Ладно, сбил ты меня Андрей Иванович, самое главное для министерства будет создание верфей и прочих доков в Прибалтике. Насколько мне известно, Якоб фон Кетлер всю Европу кораблями снабжал. Лес у нас, парусина у нас, пенька у нас. Тогда какого хрена мы не можем по настоящему морской державой стать?
— Ох и наговорили вы опять, Иван Яковлевич! Голову уже кругом идёт.
— Большие звёзды на погонах — большие заботы. Справимся. Я выхожу из заточения через пять дней. Вместе будем жирные задницы наших чиновников пинать. В два раза больше поджопников выдадим.
Событие пятьдесят второе
Здоровье до того перевешивает все остальные блага жизни, что поистине здоровый нищий счастливее больного короля.

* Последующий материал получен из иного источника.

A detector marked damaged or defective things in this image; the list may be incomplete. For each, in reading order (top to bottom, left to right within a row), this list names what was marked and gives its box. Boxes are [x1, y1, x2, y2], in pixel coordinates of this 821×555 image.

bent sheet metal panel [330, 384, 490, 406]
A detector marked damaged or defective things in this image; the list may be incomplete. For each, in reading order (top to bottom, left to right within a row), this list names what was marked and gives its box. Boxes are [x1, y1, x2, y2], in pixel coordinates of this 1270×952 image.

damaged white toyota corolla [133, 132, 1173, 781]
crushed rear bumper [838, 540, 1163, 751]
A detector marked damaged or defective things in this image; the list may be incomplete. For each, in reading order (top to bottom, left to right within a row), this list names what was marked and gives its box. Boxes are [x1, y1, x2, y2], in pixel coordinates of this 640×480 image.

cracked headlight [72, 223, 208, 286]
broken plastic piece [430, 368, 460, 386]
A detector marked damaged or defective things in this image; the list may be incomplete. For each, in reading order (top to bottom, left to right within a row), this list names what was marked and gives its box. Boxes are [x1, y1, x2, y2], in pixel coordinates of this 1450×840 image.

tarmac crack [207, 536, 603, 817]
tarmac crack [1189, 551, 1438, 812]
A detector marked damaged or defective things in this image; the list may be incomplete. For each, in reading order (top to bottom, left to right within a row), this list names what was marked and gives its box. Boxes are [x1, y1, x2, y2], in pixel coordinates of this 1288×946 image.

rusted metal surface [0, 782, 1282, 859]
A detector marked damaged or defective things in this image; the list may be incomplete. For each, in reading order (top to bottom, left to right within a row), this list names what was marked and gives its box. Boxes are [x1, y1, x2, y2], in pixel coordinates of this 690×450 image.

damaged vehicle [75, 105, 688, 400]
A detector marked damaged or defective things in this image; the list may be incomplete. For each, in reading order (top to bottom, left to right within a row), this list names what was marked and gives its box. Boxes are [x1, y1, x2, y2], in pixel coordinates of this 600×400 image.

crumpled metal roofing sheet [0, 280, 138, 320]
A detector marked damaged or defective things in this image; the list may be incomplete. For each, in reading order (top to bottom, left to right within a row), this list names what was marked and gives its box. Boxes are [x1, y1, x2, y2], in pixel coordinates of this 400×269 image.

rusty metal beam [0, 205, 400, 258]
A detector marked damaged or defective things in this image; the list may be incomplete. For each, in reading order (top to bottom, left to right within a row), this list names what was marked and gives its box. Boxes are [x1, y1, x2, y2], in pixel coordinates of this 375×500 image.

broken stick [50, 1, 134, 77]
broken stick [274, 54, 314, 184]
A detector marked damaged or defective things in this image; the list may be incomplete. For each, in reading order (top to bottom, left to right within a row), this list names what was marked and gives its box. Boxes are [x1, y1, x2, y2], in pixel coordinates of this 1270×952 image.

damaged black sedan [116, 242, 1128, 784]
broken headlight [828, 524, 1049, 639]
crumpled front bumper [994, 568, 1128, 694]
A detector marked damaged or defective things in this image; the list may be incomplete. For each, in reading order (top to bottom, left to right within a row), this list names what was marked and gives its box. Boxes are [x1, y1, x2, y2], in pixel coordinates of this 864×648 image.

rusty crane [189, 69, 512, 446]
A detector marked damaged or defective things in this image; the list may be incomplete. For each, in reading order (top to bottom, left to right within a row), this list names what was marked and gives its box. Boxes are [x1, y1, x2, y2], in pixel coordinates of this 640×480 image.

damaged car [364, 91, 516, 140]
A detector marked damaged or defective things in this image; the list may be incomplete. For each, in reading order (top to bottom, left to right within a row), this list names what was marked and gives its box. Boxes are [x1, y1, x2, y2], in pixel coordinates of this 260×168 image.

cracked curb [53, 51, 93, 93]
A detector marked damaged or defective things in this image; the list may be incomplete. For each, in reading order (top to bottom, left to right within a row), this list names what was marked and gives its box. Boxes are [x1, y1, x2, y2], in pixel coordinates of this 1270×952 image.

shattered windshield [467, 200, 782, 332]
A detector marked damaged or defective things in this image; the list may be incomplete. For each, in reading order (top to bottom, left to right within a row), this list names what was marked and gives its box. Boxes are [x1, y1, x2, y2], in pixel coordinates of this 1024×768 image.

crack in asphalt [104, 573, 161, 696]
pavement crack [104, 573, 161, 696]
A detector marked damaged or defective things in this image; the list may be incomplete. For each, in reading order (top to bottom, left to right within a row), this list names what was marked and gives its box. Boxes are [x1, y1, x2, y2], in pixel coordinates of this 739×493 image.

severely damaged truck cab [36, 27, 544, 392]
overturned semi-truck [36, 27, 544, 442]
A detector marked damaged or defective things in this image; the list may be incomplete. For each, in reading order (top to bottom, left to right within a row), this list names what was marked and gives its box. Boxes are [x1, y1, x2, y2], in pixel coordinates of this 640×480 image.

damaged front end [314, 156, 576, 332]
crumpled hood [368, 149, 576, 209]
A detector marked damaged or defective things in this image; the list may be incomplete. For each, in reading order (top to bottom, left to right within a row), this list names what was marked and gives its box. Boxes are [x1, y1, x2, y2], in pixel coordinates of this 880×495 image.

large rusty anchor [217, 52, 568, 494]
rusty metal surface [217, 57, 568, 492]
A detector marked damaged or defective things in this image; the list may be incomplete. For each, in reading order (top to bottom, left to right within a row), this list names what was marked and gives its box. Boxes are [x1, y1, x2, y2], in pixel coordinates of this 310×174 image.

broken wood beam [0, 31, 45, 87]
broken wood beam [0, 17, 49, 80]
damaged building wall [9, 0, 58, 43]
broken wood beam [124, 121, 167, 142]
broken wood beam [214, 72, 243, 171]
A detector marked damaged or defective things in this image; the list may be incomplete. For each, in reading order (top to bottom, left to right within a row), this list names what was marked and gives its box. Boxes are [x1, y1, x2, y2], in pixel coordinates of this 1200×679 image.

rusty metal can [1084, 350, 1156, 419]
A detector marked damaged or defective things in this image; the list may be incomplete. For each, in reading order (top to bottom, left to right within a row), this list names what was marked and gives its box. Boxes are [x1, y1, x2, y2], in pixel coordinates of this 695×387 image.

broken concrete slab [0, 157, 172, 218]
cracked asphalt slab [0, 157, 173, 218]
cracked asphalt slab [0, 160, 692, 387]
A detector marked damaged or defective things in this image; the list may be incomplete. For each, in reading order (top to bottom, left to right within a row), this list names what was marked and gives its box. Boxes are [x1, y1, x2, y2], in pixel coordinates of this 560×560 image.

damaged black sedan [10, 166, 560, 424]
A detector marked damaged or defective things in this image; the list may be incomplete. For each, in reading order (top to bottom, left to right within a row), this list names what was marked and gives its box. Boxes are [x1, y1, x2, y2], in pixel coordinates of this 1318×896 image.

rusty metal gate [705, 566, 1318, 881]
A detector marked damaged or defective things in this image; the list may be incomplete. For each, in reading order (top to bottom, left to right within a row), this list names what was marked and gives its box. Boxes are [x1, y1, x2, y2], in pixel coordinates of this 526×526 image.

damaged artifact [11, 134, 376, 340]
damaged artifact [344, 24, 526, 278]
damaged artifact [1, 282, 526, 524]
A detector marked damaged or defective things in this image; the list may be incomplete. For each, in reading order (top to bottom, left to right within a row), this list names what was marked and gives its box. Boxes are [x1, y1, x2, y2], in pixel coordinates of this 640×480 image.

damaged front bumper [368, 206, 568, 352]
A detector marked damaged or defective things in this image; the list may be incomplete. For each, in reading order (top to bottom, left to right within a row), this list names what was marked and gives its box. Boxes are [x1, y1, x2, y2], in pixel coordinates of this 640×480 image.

Солнце через окно, пусть даже распахнутое, и Солнце, когда стоишь посреди парка с цветущими абрикосами и сливами — это разные звёзды. Второе лучше. Вторая. Иван Яковлевич решил выйти из темницы ровно на пятнадцатый день, как и планировал. Нельзя рушить собственные планы. Раз порушишь, два, и кердык планированию, будешь жить как попало и с кем придётся.
И природа, а может архангел Иегудиил наградил Брехта этим тихим весенним солнечным днём. Иван Яковлевич стоял под большой разлапистой сливой с десятком кривых переплетённых стволиков и слушал, как тысячи пчёл гудят в её кроне. Хорошо.